_Source excerpt:_
_____

# Space Time Cube Generator

Creates **4 NetCDF cubes** with proper CF-compliant time encoding:
- helene_iterative.nc (per-bin counts)
- helene_cumulative.nc (growing totals)
- francine_iterative.nc
- francine_cumulative.nc

In [None]:
# Config
events = ['helene', 'francine']
cell_km = 10
time_hours = 4

print(f'Building {len(events)} events x 2 variants = 4 cubes')
print(f'Resolution: {cell_km}km, {time_hours}h bins')

In [None]:
import geopandas as gpd
import pandas as pd
import numpy as np
from netCDF4 import Dataset, date2num
from pathlib import Path
import warnings, json
warnings.filterwarnings('ignore')

_____

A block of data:
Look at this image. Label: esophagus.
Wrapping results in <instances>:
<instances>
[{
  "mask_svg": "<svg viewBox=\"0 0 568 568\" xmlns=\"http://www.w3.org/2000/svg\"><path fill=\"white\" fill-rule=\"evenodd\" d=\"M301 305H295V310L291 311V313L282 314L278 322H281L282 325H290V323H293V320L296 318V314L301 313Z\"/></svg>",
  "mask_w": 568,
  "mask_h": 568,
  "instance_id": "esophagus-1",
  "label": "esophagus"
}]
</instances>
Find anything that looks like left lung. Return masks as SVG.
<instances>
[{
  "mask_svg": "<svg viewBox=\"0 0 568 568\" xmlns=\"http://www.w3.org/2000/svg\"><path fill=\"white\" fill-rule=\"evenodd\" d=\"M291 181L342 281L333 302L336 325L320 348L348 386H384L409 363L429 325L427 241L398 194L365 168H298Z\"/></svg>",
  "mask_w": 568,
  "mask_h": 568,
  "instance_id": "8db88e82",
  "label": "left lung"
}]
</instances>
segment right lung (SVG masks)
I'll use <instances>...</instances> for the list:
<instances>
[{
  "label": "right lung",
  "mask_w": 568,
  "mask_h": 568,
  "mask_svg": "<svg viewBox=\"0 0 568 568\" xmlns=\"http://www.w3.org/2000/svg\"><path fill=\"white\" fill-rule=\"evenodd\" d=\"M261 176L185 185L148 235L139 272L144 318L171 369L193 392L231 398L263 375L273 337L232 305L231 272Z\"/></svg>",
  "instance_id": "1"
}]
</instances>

_____

_Goals:_
a) Translate this sentence from the space time cube generator notebook into Spanish: "Creates 4 NetCDF cubes with proper CF-compliant time encoding."
b) Write the next part of the space time cube generator notebook, picking up right after its final line.

_Answers to the problems:_
a) Crea 4 cubos NetCDF con una codificación temporal adecuada conforme a CF.

b)
print('Ready')

In [None]:
BASE = Path(r'C:\\Users\\colto\\Documents\\GitHub\\Tweet_project')
DATA = BASE / 'data'
OUT = BASE / 'spacetimecube_output'
OUT.mkdir(exist_ok=True)
print(f'Output: {OUT}')

In [None]:
def create_cube(event_name, cell_km, time_hours, output_dir):
    print(f'\\n{"="*70}')
    print(f'PROCESSING: {event_name.upper()}')
    print("="*70)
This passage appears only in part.